Chief Scientific Officer of the Barrow Neurological Institute and St. Joseph’s Hospital and Medical Center in Phoenix, AZ. Also a Professor and Chair of the Department of Translational Neuroscience at the Barrow. Director of the Gregory W. Fulton ALS and Neuromuscular Disease Research Center at the Barrow Neurological Institute. Co-founder of a Pittsburgh based biotechnology company, Knopp Biosciences, that is focused on therapeutics for neurologic diseases. Founder of Iron Horse Diagnostics and nVector, Phoenix based biotechnology companies focused on diagnostic and prognostic biomarkers and AAV vector based gene therapies for neurologic disorders.
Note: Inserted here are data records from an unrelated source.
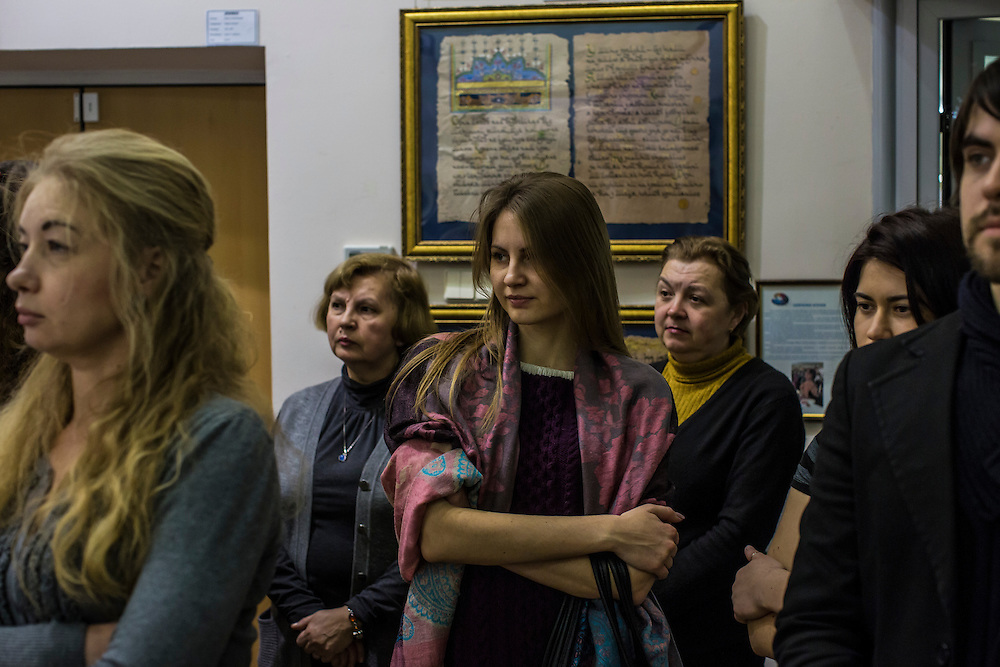 DONETSK, UKRAINE - JANUARY 29, 2015: People attend the opening of an art exhibition entitled Hope, Belief, and Love in Donetsk, Ukraine. The exhibit showed the work of young local painters. CREDIT: Brendan Hoffman for The New York Times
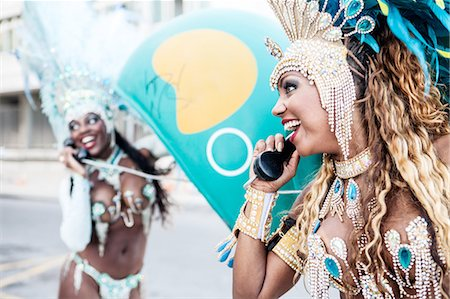 Samba dancers using pay phones, Ipanema Beach, Rio De Janeiro, Brazil Stock Photo - Premium Royalty-Free, Code: 649-07119865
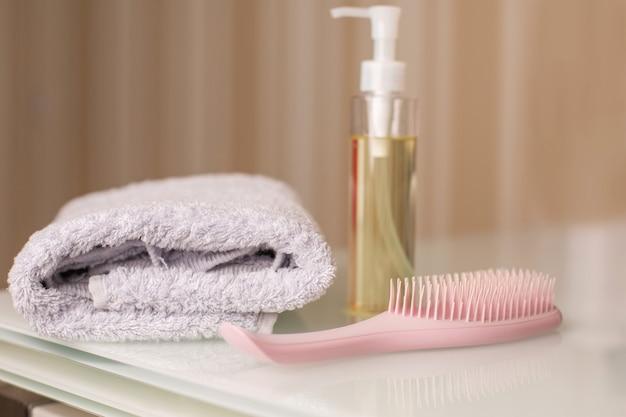Frasco de óleo micelar de limpeza e pente com toalha de banho em uma mesa sobre um fundo bege neutro. espaço para texto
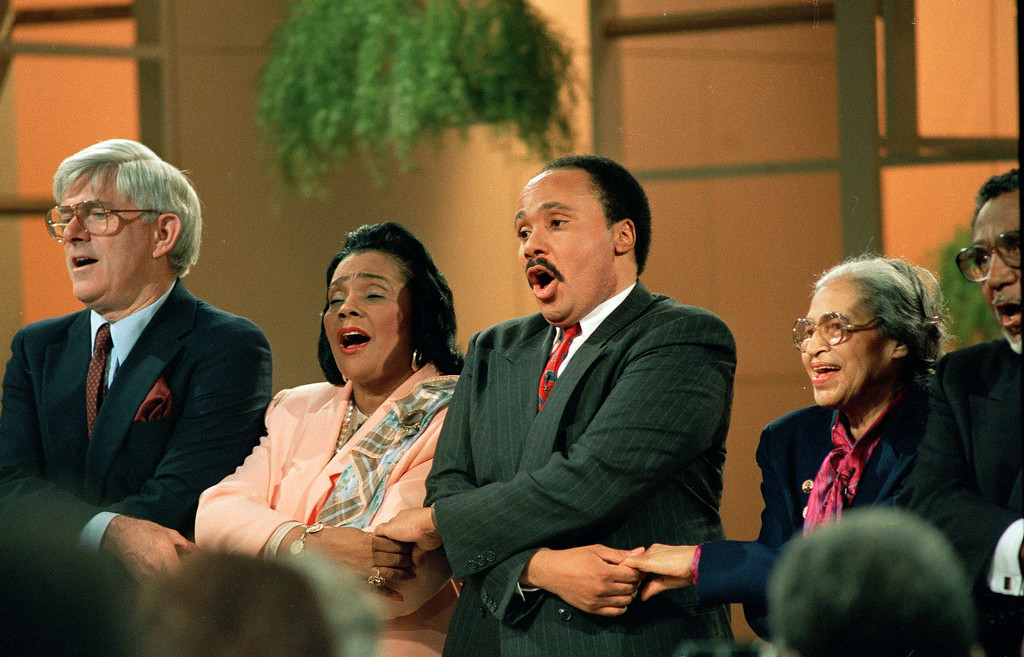 ". Television talk show host Phil Donahue, left, joins hands and sings with civil rights leaders Coretta Scott King, Martin Luther King III, and Rosa Parks, who sparked the Montgomery, Ala. bus boycott by refusing to give her seat to a white man and sitting in the back of the bus, on the set of the ""Donahue\"" show, April 1, 1988.  (AP Photo/Mark Lennihan)"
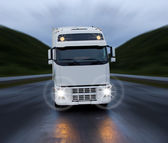 Motion of white truck on the night road — Stock Photo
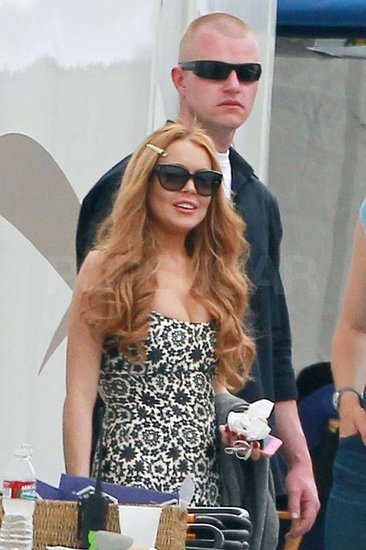 Lindsay Lohan wore shades on the set of Glee.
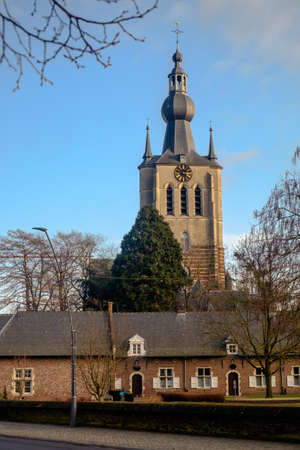 The tower of the Church of Our Lady dominates the small city of Aarschot in Flemish Brabant. The small, old houses in the foreground are part of the former beguinage.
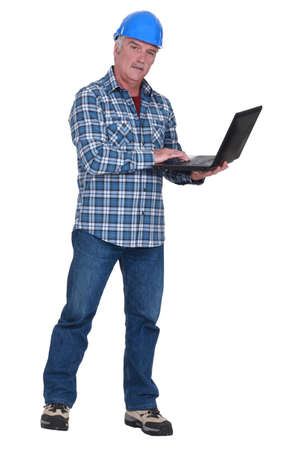 Experienced tradesman embracing technology Stock Photo - 17219780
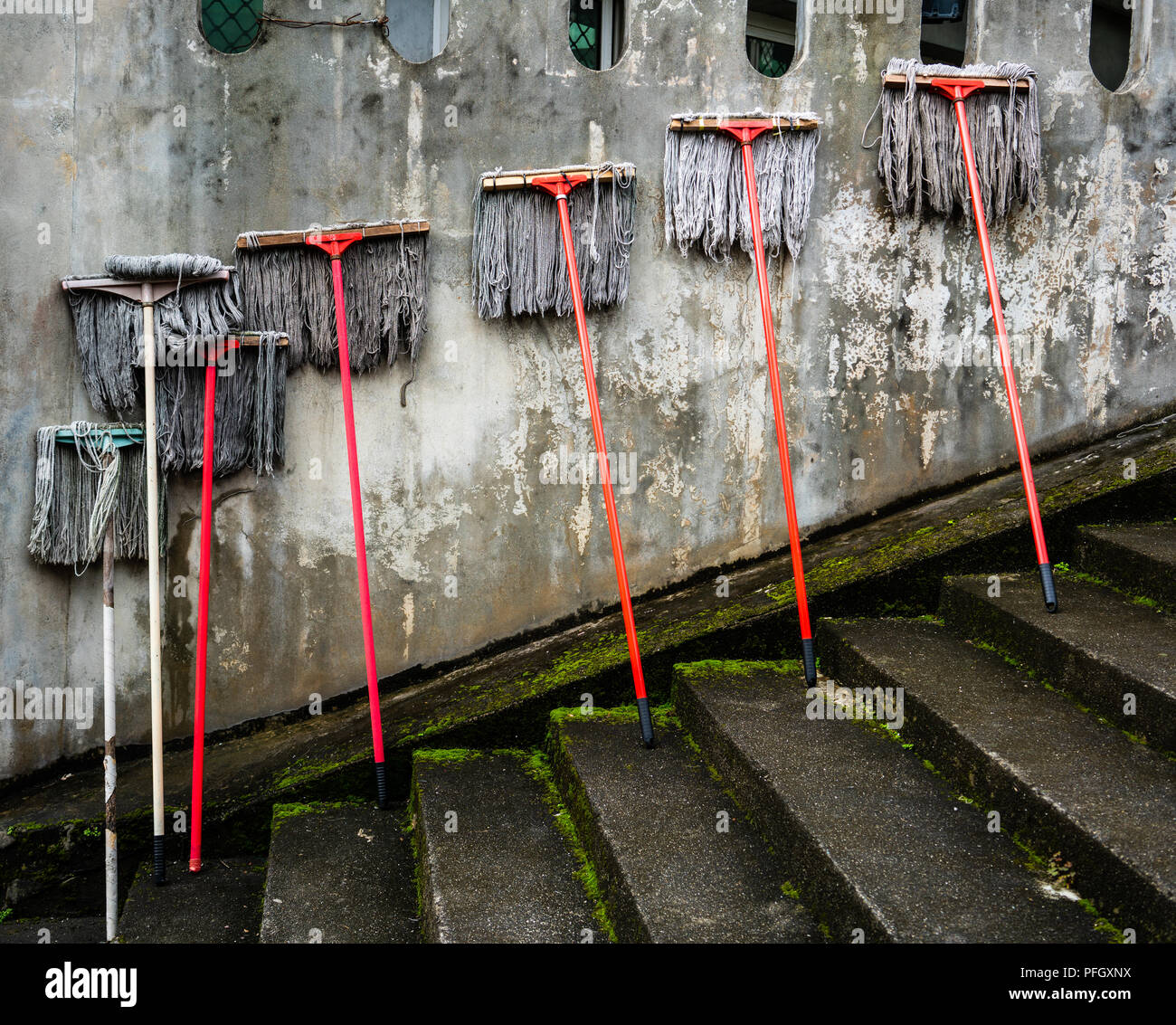 Several mops against a dirty old wall : spring cleaning concept - Stock Image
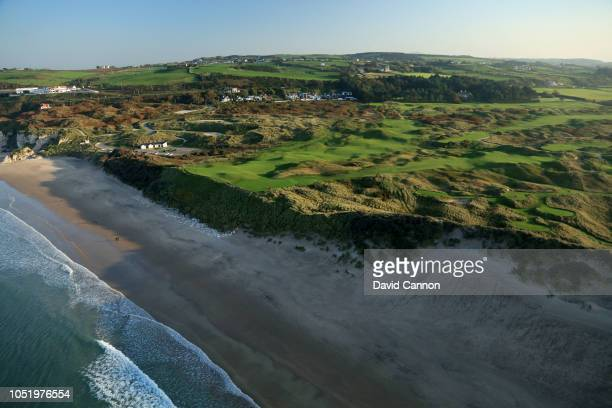 An aerial photograph from out to sea of the par 3, sixth hole Harry Colts' in the foreground and the par 4, fifth hole 'White Rocks' behind on the...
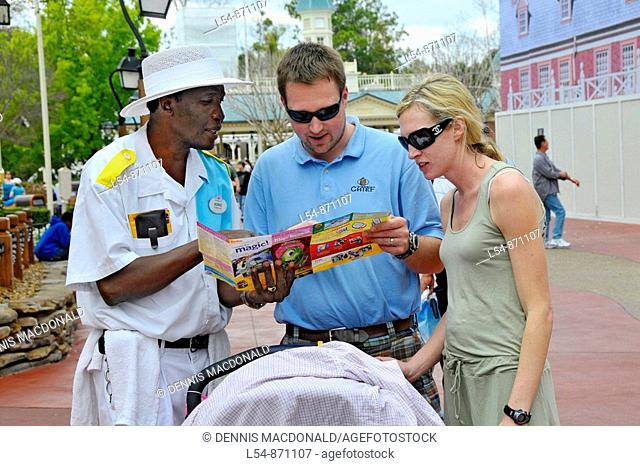 African American male guide helps White young couple with child and stroller look at map at Walt Disney Magic Kingdom Theme Park Orlando Florida Central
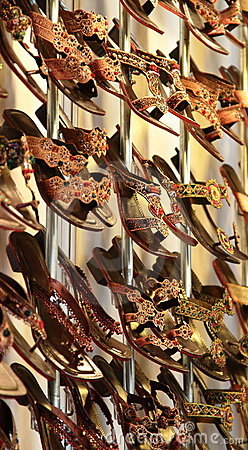 Colorful sandals on rack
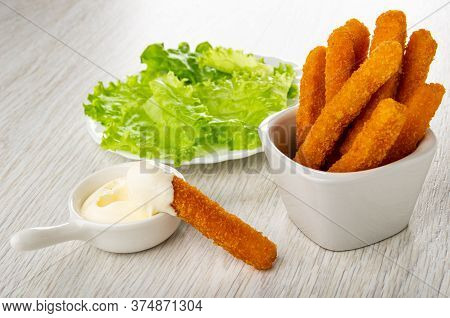 Plate With Leaves Of Lettuce, Chicken Stick In Sauce Boat With Mayonnaise, Few Fried Breaded Chicken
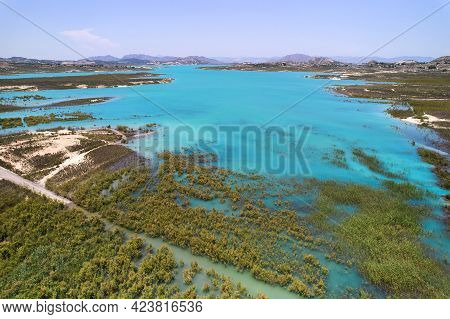 Drone Point Of View Embalse De La Pedrera Reservoir Large Turquoise Colored Lake And Swamp, Sunny Su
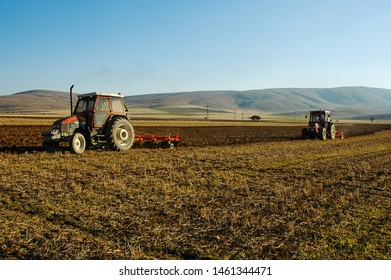 Ground tillage with seeder, plow and seeding at wide fertile plain.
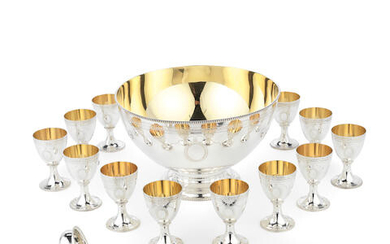 A silver punch bowl with ladle and a set of twelve goblets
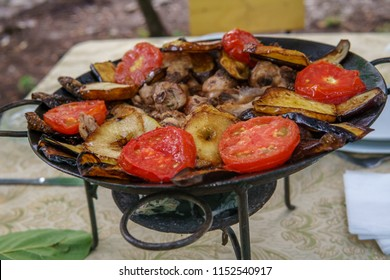 Saj kebap with mushrooms chicken. Outdoor picnic table.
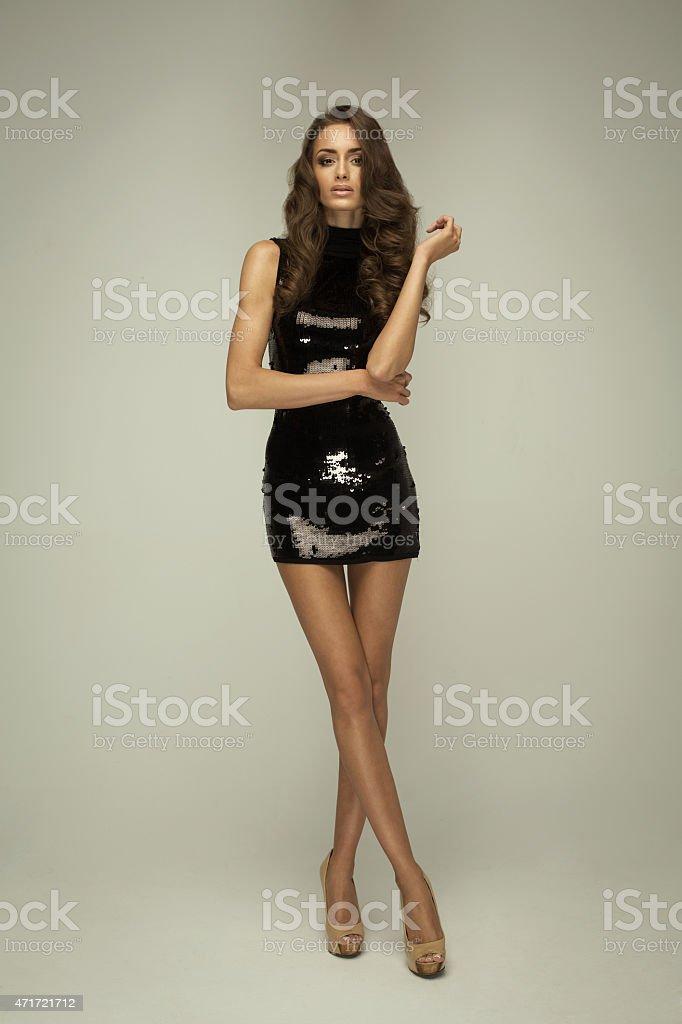 Sexy woman wearing black fashion dress stock photo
Dr. Bowser is an internationally recognized leader in ALS research, contributing pioneering efforts to discover and validate biomarkers for ALS and other neurodegenerative diseases. These biomarkers have been instrumental as diagnostic biomarkers of disease and predictors of disease progression. They are also used to evaluate the effectiveness of drug treatments in clinical trials. Additional research in the Bowser Laboratory includes exploring the mechanisms underlying neurodegeneration, developing new technologies for the delivery of drugs into the central nervous system, and defining the spatial expression of genes relative to neuropathology within human tissue samples. Dr. Bowser is the founder of two biotechnology companies and owner of multiple patents around his scientific discoveries.
As chief scientific officer of Barrow Neurological Institute and St. Joseph’s Hospital and Medical Center, Dr. Bowser oversees all research efforts and defines research directions for the institution. Dr. Bowser is also the co-director of a national biorepository of biofluid samples from ALS patients and of a national ALS post-mortem tissue bank. Dr. Bowser participates in many clinical research studies and clinical trials to translate research findings from the bench to patients. He has received numerous awards for his work, including the Sheila Essey Award, which is the highest international award for ALS research.
Dr. Bowser’s research efforts are currently funded by many granting agencies, including the National Institutes of Health (NIH), the Department of Defense, Target ALS, and the ALS Association (ALSA).